Mercedes-Benz Greener Manufacturing

Can you cut the time a Mercedes-Benz spends on the test bench?

Nutenki Vinay Kumar
The Startup
13 min readSep 12, 2020

--

Author’s Note: This is the Completion report for my appliedaicourse[1] Capstone Project. All work is original and feel free to use/expand upon/disseminate. [Numbers in brackets are citations to the sources listed in the references section].

Bird’s-eye view of the project:

  • Intuition towards the given Business problem, and real-world use cases of this solution.
  • Usage of ML/DL to solve the problem, downloading/scraping/extracting data from the source.
  • Data Description and Improvements to the existing approaches.
  • Exploratory data analysis with observations, plots, and Feature Engineering: which consists of 10 steps as briefed below:

(a, b, c): Loading the data, conversion of categorical data into numerical, Missing value analysis.

(d, e): Data Visualization, analysis of data.

(f): Reducing the dimensionality of data Hugely by Detecting Multicollinearity using Variation Inflation Factor(VIF), which reduces the complexity of models, computational power.

(g): Implementing the Gavish-Donoho’s method to find the optimal value of ‘k’ and plotting the singular value curves to visualize the concept practically.

(h): Finding top important features by RFECV and RFE methods.

(i): Adding new features using Dimensionality Reduction techniques

(j): Generating new features using the Two-way and Three-way Feature Interaction, from the top features.

  • Tuning various models to find the best Hyperparameters, fitting models with the best Hyperparameters, analyzing how far the Feature engineering worked, and Comparing the Final results of all the Models

1. Explanation of Business Problem:

Since the first automobile, the Benz Patent Motor Car in 1886, Mercedes-Benz has stood for important automotive innovations.

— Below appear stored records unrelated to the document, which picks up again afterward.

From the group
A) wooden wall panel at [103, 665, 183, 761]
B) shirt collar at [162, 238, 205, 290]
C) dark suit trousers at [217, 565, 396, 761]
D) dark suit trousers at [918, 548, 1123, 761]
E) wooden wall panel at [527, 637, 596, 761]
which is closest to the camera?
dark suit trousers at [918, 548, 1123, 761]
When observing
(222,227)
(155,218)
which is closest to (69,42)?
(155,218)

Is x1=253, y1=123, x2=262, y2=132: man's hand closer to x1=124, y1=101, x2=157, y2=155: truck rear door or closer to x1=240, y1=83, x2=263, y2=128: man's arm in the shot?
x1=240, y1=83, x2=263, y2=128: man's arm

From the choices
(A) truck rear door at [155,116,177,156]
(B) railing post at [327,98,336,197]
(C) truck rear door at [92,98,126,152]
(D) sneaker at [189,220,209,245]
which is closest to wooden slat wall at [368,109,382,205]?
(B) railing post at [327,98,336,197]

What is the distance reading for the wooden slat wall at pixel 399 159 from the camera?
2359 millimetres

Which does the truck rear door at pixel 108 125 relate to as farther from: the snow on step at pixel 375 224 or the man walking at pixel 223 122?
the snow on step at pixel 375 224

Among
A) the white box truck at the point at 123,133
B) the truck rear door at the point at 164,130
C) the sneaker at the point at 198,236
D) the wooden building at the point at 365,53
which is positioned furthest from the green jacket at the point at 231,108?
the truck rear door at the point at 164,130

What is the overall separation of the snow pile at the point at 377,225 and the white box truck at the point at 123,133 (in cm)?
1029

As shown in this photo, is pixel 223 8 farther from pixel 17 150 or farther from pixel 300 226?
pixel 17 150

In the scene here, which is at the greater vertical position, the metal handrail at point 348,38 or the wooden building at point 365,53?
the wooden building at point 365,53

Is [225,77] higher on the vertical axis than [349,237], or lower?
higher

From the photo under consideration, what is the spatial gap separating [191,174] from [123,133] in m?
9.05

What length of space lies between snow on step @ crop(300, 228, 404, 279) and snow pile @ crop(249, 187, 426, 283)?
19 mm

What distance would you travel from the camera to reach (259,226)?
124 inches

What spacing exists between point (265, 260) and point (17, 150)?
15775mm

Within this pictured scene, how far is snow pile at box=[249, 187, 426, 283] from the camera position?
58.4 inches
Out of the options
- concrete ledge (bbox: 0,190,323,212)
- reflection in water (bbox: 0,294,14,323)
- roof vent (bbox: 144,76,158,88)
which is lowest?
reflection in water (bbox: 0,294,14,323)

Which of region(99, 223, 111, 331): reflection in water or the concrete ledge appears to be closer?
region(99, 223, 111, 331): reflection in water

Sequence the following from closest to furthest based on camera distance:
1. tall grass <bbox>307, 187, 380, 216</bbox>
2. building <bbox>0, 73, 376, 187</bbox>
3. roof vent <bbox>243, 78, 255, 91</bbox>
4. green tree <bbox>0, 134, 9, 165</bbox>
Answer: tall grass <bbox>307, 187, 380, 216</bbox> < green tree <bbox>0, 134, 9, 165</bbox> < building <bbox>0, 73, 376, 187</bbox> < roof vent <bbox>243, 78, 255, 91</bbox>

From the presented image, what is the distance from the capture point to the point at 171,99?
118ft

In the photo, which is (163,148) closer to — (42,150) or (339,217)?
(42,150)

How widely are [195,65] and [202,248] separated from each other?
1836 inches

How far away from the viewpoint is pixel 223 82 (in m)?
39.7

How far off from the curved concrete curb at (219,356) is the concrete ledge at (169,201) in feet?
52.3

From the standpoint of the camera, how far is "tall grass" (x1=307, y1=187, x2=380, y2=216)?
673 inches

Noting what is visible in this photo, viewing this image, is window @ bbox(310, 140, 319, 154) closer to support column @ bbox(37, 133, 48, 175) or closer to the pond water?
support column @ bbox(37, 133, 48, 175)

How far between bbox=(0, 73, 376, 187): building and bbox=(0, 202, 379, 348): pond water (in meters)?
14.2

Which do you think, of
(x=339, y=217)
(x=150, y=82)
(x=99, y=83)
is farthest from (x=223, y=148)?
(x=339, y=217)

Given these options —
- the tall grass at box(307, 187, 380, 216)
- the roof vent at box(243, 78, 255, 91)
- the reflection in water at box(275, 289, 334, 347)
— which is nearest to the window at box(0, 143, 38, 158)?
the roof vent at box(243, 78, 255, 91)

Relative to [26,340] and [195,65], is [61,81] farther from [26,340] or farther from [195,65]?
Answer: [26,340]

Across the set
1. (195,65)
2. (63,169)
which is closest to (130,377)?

These include, for example, the passenger safety cell with crumple zone, the airbag, and intelligent assistance systems. Mercedes-Benz applies for nearly 2000 patents per year, making the brand the European leader among premium carmakers. Daimler’s Mercedes-Benz cars are leaders in the premium car industry. With a huge selection of features and options, customers can choose the customized Mercedes-Benz of their dreams.

To ensure the safety and reliability of each and every unique car configuration before they hit the road, Daimler’s engineers have developed a robust testing system. But, optimizing the speed of their testing system for so many possible feature combinations is complex and time-consuming without a powerful algorithmic approach. As one of the world’s biggest manufacturers of premium cars, safety and efficiency are paramount on Daimler’s production lines.

Daimler is challenging Kagglers to tackle the Curse of dimensionality and reduce the time that cars spend on the test bench. Competitors will work with a dataset representing different permutations of Mercedes-Benz car features to predict the time it takes to pass testing. Winning algorithms will contribute to speedier testing, resulting in lower carbon dioxide emissions without reducing Daimler’s standards.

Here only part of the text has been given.